そもそも、かっぱが水中で屁をこくところを、



「見たんかい!!?」



失礼しましたぁ〜。



2003/1/7




(追記)



関連の話、見つけました。藤原正彦著『祖国とは国語』(講談社2003、4、25)というエッセイ集の中の「ダイハッケン」というエッセイの中で、著者の藤原正彦さん(作家・新田次郎さんと藤原ていさんの息子、と後輩に言ったら「新田次郎って誰ですか?」と言われてしまった・・・。)が息子達と風呂に入っている時の話。



「パパは今、一つ発見したよ」「ナーニ」「湯船の中のオナラは臭い」



・・・やっぱり・・・みんなお風呂の中でやっているんですね。



2003/5/3


◆ことばの話981「白馬神事」

1月7日、夜のニュースを見ていると、大阪の住吉大社での行事を紹介していました。字幕には



「白馬神事」



と書いてあったのですが、その「白馬」の漢字の上には、なんと



「あおうま」



とルビがあり、アナウンサーも「あおうま」と読んでいました。
なんで「白馬」と書いて「あおうま」なんだ?それじゃあ、無茶苦茶やがな。
正月3日に和歌山の百貨店で見た、



「キティちゃんのコマイヌ(狛犬)」



のぬいぐるみと同じくらい無茶なのではないか?
そう思って、夜9時を回っているにもかかわらず、矢も盾もたまらず、住吉大社に電話しました。しかし、夜ということで詳しい人がおらず、



「平安時代から朝廷の行事として行なっていて、新春に青い馬を見ると縁起がいいから。」



ということしか分りませんでした。
こういう時は・・・そう、『日本国語大辞典』。あ、お、うまっと。載っていましたよ!



「あおうま(青馬、白馬)」
(1)青毛の馬。毛の色が黒く、青みを帯びた馬。
(2)白馬。また、葦毛の馬。
(3)「あおうまの節会」の略。また、白馬の節会に引き出された馬。
(4)略



(1)と(2)では色が違うなあ。もう少し詳しく見てみると、「あおうまの神事」が項目
として載っていました。



「大阪市住吉区にある住吉大社で、毎年正月七日に行なわれる神事。二人の奉行が神馬に付き添い、第一本殿より第四本殿まで、順次に拝礼ののち、その周囲を駆けめぐるもの。白馬(あおうま)の節会(せちえ)を移したものといわれる。」




じゃあ、その「あおうまの節会」を引いてみましょう・・・すぐその次に載っていました。
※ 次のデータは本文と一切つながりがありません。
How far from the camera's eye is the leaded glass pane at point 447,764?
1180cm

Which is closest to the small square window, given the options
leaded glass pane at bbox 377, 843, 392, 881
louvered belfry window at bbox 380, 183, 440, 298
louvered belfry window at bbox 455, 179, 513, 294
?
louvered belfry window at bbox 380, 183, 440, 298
「奈良時代から朝廷での年中行事の一つ。正月七日、左右馬寮(めりょう)から白馬を庭に引き出して、天皇が紫宸殿(ししんでん)で御覧になり、その後で群臣に宴を賜った。この日、青馬を見れば年中の邪気を除くという中国の故事によったもので、葦毛の馬あるいは灰色系統の馬を引いたと思われる。文字は『白馬』と書くが習慣により『あおうま』という。あおうま。あおばのせちえ。」




また、「語誌」のところには、こんな記述が。




『(1)古代においてアヲは、黒と白との中間的性格を持つ範囲の広い色名で、灰色をもその範囲に含めていた。
(2)一○世紀中頃より漢字文献において『青馬』から『白馬』へと文字表記が統一される理由については、本居宣長、伴信友は馬自体が白馬に換えられたからであるというが、室町時代の「江次第鈔―二・正月」に「七日節会<略>今貢葦毛馬也」、「康富記―嘉吉四年正月六日」の白馬奏毛付にも「貢葦毛」とあり、後世においても葦毛馬が使用されていたことが分かる。したがって毛色自体の変化というよりも、平安初期の「田氏家集―下・感喜勅賜白馬因上呈諸侍中」にも「○毛」(※○は、馬偏に「總」の旁を合わせた字です)の馬を「白馬」というように、灰色系統の色名の範囲が青から白に移行したことと、平安末期の「年中行事秘抄―正月七日」所引「十節」などに見える白馬に対する神聖視などから意識的に「白馬」の文字表記を選択したものと考えられる。』



また、「語源説」として、南方熊楠の「世諺問答・白馬の節会に就て」を引いて、
「白馬を青馬と呼んだのは、純白の色は青ざめて見えることがあることからか」
とも書いてあります。本居宣長や南方熊楠も気になっていたのか!五木寛之の作品に『蒼ざめた馬を見よ』というのがあったな。読んでないけど。東山魁夷の絵にも青い景色の中に白い馬が一頭というものがあったな。
結局、そもそも最初の馬の色は「灰色」で、その「灰色」も、昔は「青」の色の規定の範囲に含まれていたから「あおうま」と呼んでいたと。その「灰色」の馬を見る人たちの中で、色の意識が変化して、



「あの馬は『あお』の馬ではなくて、どちらかと言えば『しろ』の馬であろう。」



となったのだけれども、呼び方だけに従来の「あおうま」というのが残って、文字表記は「白馬」に変化していったと。その文字表記に合わせて、実物の馬も、「灰色の馬」から「白馬」を使うようになっていったということですね。そこには「白馬」を神聖なものとする考え方も影響を与えていたと。
色の意識で言えば「青」の示す範囲が狭くなったと言うことですね。
古代の日本における「色の名前」は、以前に書いたことがありますが、



「赤・青・黒・白」



で、これに「黄」を合わせても5色しかなかった。「緑」なんて色の名前はなかったから、今で言えば「緑」のものも「青」と呼ばれていました。光のスペクトラムは、可視光線が赤から紫までの間の無限の色を含んでいますが、それをいくつに分けるかは、人が色にどのくらい細かく名前を付けるかによって決まってくると思います。それは、国や時代、人によって「虹」が何色に見えるか(いくつの色か)が違うということでも、分かると思います。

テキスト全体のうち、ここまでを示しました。